• **КРАТКОЕ ЗАДАНИЕ 1**
Определите, соответствуют ли тексту о Суворове утверждения (а), (б) и (в). Для каждого ответьте «да» или «нет» и приведите точную цитату, которая это решает: (а) в Кобрине стоят три памятника Суворову; (б) во время польского похода Суворов с отрядом в три сотни человек разгромил ополчение гетмана Огинского; (в) в 1794 году суворовский корпус за шесть дней одержал четыре победы над повстанцами.
• **КРАТКОЕ ЗАДАНИЕ 2**
Перескажите в виде списка абзац текста о Суворове, начинающийся словами «Суворов впервые попал на Брестчину», и сохраните его основные факты.

• **ИЗБРАННЫЙ ОТРЫВОК**
################

Исполнилось 290 лет со дня рождения самого знаменитого полководца России, но впечатление такое, что Александр Суворов снова в бою. «Огонек» попытался понять, почему эта фигура по сей день остается политически знаковой и вызывает у современных белорусов столь бурные и разные чувства: от страха до благодарности.
Если в Google задать поиск фразы: «Суворов в Беларуси», система автоматически предлагает другие, более частые, варианты запросов по теме. В топе сегодня — «суворов вырезал белорусов», «суворов палач беларуси», «суворов подавление восстания в беларуси», «каратель суворов» и прочее в том же духе. Ни гения русского оружия, ни основоположника наступательной и маневренной военной теории, ни одного из первых военачальников, который бросил вызов непобедимому Наполеону, каким его привыкли видеть в России и Западной Европе…
Чтобы выяснить, чем же русский полководец так сильно «провинился» перед белорусами, «Огонек» накануне 290-летнего юбилея Александра Васильевича отправился в суворовскую вотчину в Кобрин, ныне районный центр Брестской области.
От незнания до абсурда
Городок с 50-тысячным населением в западной части Белоруссии примечателен сразу тремя (!) памятниками Суворову. А еще тут есть военно-исторический музей, улица и парк — все названы в его честь. Удивляться не стоит: отношение к полководцу здешние места имеют самое непосредственное.
Суворов впервые попал на Брестчину во время польского похода в 1769–1772 годах. По поручению императрицы Екатерины II помогал польскому королю Станиславу Понятовскому в борьбе против шляхетских войск Барской конфедерации. По сути, это была междоусобица в Речи Посполитой. Но для бригадира Суворова кампания стала знаковой, потому что именно здесь он впервые применил свою знаменитую подготовку солдат и наступательную тактику ведения боя. Эффект впечатлил: сначала с отрядом в три сотни человек разгромил двухтысячное ополчение Казимира Пулавского под Ореховом. Потом с девятью сотнями солдат задал жару четырехтысячному войску гетмана Михаила Казимира Огинского под Столовичами. А завершил свой путь в Кракове взятием Вавельского замка уже генералом, по дороге разбив и присланного на подмогу конфедератам французского полковника Шарля Дюмурье.
Второй раз судьба забросила Александра Суворова в здешние края спустя два десятка лет. И опять для усмирения разбушевавшихся на своей же земле поляков — подавлять восстание Тадеуша Костюшко в сентябре 1794-го. За шесть дней суворовский корпус одержал четыре победы над повстанцами — при Дивине, Кобрине, Крупчицах и Бресте, а дальше двинул на Варшаву.

################

• **ПЕРЕЧЕНЬ ДАННЫХ**
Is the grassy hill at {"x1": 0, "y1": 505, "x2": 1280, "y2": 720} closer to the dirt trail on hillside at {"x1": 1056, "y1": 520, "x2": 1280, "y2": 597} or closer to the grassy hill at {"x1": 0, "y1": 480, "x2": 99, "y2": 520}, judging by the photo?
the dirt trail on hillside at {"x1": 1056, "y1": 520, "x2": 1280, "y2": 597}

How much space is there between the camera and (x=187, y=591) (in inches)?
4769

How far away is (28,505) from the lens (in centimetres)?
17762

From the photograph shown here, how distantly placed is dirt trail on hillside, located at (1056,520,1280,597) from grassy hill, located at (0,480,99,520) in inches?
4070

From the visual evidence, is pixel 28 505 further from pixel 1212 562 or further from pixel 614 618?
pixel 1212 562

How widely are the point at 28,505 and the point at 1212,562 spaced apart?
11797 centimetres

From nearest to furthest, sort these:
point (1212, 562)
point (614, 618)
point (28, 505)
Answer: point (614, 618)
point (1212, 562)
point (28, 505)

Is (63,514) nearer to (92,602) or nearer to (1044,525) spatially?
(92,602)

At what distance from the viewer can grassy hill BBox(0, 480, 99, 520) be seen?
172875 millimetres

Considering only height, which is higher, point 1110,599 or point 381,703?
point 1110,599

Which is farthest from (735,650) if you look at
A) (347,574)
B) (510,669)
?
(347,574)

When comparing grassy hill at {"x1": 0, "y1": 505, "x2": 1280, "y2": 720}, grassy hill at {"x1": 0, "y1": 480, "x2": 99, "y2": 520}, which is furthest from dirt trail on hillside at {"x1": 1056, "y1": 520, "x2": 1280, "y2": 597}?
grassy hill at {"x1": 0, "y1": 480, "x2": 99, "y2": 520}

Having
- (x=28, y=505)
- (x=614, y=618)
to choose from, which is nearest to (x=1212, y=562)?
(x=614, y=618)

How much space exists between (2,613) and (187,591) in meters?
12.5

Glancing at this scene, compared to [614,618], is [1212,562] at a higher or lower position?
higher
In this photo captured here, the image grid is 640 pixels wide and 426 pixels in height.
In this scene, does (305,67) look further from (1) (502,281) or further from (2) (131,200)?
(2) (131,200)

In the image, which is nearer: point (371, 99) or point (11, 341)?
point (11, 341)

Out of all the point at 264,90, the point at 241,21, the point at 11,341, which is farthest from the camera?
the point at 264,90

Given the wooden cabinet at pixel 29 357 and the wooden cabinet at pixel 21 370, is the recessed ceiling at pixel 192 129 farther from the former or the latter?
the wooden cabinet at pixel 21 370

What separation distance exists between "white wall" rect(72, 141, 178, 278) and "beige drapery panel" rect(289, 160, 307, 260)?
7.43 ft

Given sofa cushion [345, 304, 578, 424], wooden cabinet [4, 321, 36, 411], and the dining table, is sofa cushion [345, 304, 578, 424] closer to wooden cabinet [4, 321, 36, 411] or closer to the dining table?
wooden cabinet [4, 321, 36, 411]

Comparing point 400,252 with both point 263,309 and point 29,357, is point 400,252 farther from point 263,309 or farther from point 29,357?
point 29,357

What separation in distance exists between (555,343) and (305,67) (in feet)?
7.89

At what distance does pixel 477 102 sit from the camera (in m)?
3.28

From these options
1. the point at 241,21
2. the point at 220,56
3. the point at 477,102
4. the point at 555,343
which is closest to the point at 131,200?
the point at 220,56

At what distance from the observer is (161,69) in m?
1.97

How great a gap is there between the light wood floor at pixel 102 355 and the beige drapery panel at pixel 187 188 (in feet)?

################

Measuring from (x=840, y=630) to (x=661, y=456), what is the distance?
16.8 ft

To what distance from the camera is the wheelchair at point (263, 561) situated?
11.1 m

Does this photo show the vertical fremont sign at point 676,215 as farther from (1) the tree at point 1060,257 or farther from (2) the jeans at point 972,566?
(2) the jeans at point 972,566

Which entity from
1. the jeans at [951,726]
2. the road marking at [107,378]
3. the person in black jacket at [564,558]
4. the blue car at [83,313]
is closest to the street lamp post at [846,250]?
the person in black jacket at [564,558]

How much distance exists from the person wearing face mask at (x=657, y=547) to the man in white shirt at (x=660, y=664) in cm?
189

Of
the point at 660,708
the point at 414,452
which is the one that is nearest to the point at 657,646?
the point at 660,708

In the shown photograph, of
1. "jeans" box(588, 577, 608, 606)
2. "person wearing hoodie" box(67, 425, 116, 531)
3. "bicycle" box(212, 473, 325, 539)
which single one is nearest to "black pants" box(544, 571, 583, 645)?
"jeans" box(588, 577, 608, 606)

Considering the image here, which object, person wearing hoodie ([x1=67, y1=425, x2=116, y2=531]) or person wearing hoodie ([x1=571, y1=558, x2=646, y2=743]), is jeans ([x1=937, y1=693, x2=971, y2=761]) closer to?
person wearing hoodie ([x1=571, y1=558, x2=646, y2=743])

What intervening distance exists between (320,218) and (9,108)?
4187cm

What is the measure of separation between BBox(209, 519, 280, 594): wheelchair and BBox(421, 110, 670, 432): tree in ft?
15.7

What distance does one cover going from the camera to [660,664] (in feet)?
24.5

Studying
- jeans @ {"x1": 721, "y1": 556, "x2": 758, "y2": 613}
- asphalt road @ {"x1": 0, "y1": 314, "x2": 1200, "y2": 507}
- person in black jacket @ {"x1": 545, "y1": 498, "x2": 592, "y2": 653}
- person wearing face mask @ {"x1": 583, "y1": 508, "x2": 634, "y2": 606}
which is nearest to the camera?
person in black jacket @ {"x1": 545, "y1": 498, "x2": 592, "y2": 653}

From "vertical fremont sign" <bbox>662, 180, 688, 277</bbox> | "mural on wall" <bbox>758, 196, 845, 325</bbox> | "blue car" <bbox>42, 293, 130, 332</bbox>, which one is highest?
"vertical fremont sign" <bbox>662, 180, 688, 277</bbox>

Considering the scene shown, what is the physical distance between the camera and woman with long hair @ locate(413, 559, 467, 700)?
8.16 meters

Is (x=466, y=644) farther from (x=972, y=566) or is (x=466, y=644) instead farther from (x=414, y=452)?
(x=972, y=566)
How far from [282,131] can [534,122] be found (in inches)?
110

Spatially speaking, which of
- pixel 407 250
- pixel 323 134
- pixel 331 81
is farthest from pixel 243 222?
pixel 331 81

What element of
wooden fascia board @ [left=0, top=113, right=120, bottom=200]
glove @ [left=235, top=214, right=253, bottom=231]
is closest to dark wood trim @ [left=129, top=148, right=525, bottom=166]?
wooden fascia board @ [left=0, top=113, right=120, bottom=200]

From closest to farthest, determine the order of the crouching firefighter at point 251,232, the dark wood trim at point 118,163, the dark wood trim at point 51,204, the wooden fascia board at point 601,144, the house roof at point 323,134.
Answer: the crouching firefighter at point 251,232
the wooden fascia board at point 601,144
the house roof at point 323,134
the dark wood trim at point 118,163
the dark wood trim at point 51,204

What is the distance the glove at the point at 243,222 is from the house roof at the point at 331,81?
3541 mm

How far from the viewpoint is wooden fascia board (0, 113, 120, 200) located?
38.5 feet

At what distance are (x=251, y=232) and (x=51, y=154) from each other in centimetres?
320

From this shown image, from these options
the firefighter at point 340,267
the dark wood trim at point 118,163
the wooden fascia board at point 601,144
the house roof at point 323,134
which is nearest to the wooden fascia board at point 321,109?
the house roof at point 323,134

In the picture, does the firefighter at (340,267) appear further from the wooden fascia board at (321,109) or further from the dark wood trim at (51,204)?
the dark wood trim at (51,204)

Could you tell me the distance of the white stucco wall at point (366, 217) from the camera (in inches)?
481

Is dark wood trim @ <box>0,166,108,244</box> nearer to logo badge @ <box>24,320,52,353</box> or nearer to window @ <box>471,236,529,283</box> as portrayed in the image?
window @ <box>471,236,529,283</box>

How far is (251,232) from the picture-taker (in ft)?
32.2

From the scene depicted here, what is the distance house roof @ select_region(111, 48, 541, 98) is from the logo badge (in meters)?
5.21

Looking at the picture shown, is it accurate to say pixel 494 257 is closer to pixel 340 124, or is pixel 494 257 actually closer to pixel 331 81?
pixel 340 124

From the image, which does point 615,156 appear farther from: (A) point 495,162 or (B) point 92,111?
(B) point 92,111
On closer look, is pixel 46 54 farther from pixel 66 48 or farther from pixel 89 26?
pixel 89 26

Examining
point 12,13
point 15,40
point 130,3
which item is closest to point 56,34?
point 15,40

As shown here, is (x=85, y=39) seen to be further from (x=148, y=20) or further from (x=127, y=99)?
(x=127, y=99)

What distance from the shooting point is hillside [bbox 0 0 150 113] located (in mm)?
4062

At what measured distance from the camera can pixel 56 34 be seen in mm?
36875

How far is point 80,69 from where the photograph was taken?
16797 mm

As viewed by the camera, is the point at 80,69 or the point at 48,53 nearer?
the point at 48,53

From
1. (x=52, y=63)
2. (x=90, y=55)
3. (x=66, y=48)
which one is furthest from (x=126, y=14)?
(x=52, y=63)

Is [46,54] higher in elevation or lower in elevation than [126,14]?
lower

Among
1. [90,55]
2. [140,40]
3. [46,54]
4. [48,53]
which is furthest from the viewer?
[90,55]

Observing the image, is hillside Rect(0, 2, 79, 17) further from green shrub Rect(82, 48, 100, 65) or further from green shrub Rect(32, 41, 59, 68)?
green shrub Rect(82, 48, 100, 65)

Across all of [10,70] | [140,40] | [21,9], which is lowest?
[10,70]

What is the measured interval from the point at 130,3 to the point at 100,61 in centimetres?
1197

################

• **РЕШЕНИЕ ЗАДАНИЯ 1**
(а) Да: «примечателен сразу тремя (!) памятниками Суворову».
(б) Нет: «с отрядом в три сотни человек разгромил двухтысячное ополчение Казимира Пулавского под Ореховом».
(в) Да: «За шесть дней суворовский корпус одержал четыре победы над повстанцами».

• **РЕШЕНИЕ ЗАДАНИЯ 2**
- Первое появление на Брестчине: польский поход 1769–1772 годов.
- Задача: по поручению Екатерины II помогать польскому королю Станиславу Понятовскому против шляхетских войск Барской конфедерации, то есть участвовать, по сути, в междоусобице в Речи Посполитой.
- Значение кампании: бригадир Суворов впервые применил свою подготовку солдат и наступательную тактику боя.
- Под Ореховом: отряд в три сотни человек разгромил двухтысячное ополчение Казимира Пулавского.
- Под Столовичами: девять сотен солдат задали жару четырехтысячному войску гетмана Михаила Казимира Огинского.
- Итог: уже генералом Суворов взял Вавельский замок в Кракове, а по дороге разбил французского полковника Шарля Дюмурье, присланного на подмогу конфедератам.